I 285 villini del “Villaggio del Parco” di Bella Farnia, a Sabaudia, verranno confiscati in via definitiva? All’interrogativo che assilla soprattutto gli acquirenti di quegli immobili, una residenza per anziani che secondo gli inquirenti venne trasformata in una lottizzazione abusiva, dovrebbe arrivare finalmente risposta tra un mese. La Corte di Cassazione si pronuncerà infatti sull’annosa vicenda il prossimo 23 gennaio.
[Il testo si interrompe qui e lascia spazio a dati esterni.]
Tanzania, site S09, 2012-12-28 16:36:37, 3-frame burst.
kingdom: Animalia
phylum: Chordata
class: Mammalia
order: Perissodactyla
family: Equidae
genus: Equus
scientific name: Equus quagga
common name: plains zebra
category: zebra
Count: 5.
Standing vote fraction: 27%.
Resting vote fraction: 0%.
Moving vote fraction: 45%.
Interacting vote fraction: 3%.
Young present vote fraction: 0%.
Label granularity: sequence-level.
I villini sono stati sequestrati nel marzo 2006 dai forestali del Nipaf, nell’ambito di un’inchiesta del pm Giuseppe Miliano. Accusati di violazioni alle norme urbanistiche e abuso d’ufficio, sono finiti imputati i rappresentanti della società costruttrice “Petrarca Costruzioni”, Carmine Ciccone e la madre Carmen Lorenzi, i funzionari comunali Carlo Gurgone e Vincenzo D’Arcangelo, e l’ex sindaco Salvatore Schintu.
Nel 2012 la Corte d’Appello di Roma ha dichiarato per tutti l’intervenuta prescrizione, meno che per Ciccone e Lorenzi che vi avevano rinunciato e che si trovano così con una condanna a due anni di reclusione e i beni confiscati. Un duro colpo per i tanti che nel “Villaggio del Parco” avevano investito i risparmi di una vita e che da oltre dodici anni si trovano senza soldi e senza casa.
Gli imputati hanno quindi fatto ricorso in Cassazione che, per via della sentenza della Corte europea dei diritti dell’uomo Varvara contro Italia, relativa alla confisca in caso di prescrizione, aveva sospeso il giudizio e chiesto l’intervento della Consulta, pronunciatasi nel 2015 specificando che la confisca, anche in tale caso, è comunque possibile.
La Cassazione doveva così decidere, ma un anno fa aveva nuovamente congelato il processo. Le difese, a partire dall’avvocato Luca Amedeo Melegari, difensore di Carmine Ciccone, avevano chiesto di rinviare qualsiasi decisione nell’attesa della sentenza della Grande Camera sul procedimento Hotel Promotion Bureau srl e altri contro Italia, relativo sempre alla confisca in caso di prescrizione, nello specifico per un complesso edilizio nel Comune di Golfo Aranci, confiscato dal Tribunale di Olbia con una sentenza confermata anche dalla Suprema Corte. Una vicenda talmente complessa secondo i giudici europei che hanno chiesto l’intervento della Grande Camera, previsto in casi particolarissimi, composta da 17 giudici anziché i sette che solitamente decidono sui vari procedimenti.
La difesa aveva sostenuto tale richiesta specificando che la Consulta aveva lasciato autonomia alla giustizia italiana, specificando però che tale autonomia sarebbe venuta meno se si fosse consolidata una giurisprudenza europea contraria alla confisca in caso di prescrizione. Sempre i difensori avevano inoltre specificato che, alla luce della posizione presa dalla Corte europea per i diritti dell’uomo, Ciccone e Lorenzi intendevano avvalersi di quella prescrizione a cui, prima che intervenisse in materia la Cedu, avevano rinunciato. Discutendo infine nel merito il ricorso, le difese avevano chiesto l’accoglimento dei loro motivi e, alla luce delle motivazioni della difesa, il procuratore generale aveva chiesto l’annullamento con rinvio della sentenza impugnata per quanto riguarda l’abuso d’ufficio.
Ma proprio la Grande Camera, pronunciandosi, ha specificato che è possibile la confisca anche quando non c’è formale condanna. E la Cassazione ora dovrà decidere.